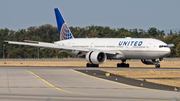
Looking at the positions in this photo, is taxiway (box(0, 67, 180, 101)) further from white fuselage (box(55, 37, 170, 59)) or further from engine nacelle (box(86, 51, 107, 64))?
white fuselage (box(55, 37, 170, 59))

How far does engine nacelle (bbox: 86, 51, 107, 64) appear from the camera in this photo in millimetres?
45938

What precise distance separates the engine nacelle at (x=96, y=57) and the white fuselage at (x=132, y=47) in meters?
1.88

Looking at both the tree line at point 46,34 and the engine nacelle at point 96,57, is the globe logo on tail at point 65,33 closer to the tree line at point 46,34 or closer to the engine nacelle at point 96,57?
the engine nacelle at point 96,57

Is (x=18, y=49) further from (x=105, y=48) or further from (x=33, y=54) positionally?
(x=105, y=48)

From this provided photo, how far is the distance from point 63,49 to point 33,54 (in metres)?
79.3

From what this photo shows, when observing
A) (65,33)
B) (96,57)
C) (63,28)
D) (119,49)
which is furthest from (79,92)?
(63,28)

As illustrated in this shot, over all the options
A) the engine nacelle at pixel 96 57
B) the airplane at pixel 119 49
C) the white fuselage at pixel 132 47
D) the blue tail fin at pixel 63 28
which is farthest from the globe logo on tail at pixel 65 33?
the engine nacelle at pixel 96 57

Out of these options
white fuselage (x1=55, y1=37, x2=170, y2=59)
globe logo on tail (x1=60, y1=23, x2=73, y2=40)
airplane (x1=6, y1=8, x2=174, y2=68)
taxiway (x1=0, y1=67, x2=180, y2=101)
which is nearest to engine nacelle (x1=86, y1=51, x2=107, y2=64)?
airplane (x1=6, y1=8, x2=174, y2=68)

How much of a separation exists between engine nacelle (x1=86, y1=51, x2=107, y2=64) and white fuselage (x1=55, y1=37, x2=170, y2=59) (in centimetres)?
188

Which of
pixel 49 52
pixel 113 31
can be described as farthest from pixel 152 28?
pixel 49 52

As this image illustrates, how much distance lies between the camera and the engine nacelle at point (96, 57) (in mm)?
45938

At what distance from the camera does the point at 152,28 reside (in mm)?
166000

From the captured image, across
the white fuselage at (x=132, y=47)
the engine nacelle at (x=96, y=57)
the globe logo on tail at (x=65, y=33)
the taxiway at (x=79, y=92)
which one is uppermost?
the globe logo on tail at (x=65, y=33)

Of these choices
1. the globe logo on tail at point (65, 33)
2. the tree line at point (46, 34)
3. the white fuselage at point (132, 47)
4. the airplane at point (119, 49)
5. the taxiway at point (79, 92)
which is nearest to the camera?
the taxiway at point (79, 92)
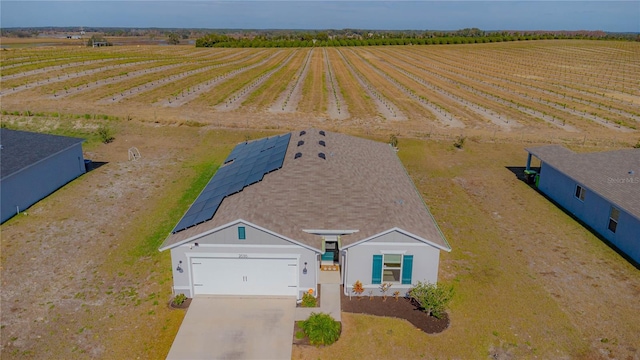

------------------------------

Written exercise
Which lines in the items above contain the word "camera"? Copy each of those lines.

Answer to this exercise
How far does engine nacelle (bbox: 86, 51, 107, 64) appear from the camera in this photo in millimetres?
As this image illustrates, how much distance lies between the camera and the engine nacelle at point (96, 57) (in mm)?
At what distance from the camera does the point at 152,28 reside (in mm)?
which is nearest to the camera?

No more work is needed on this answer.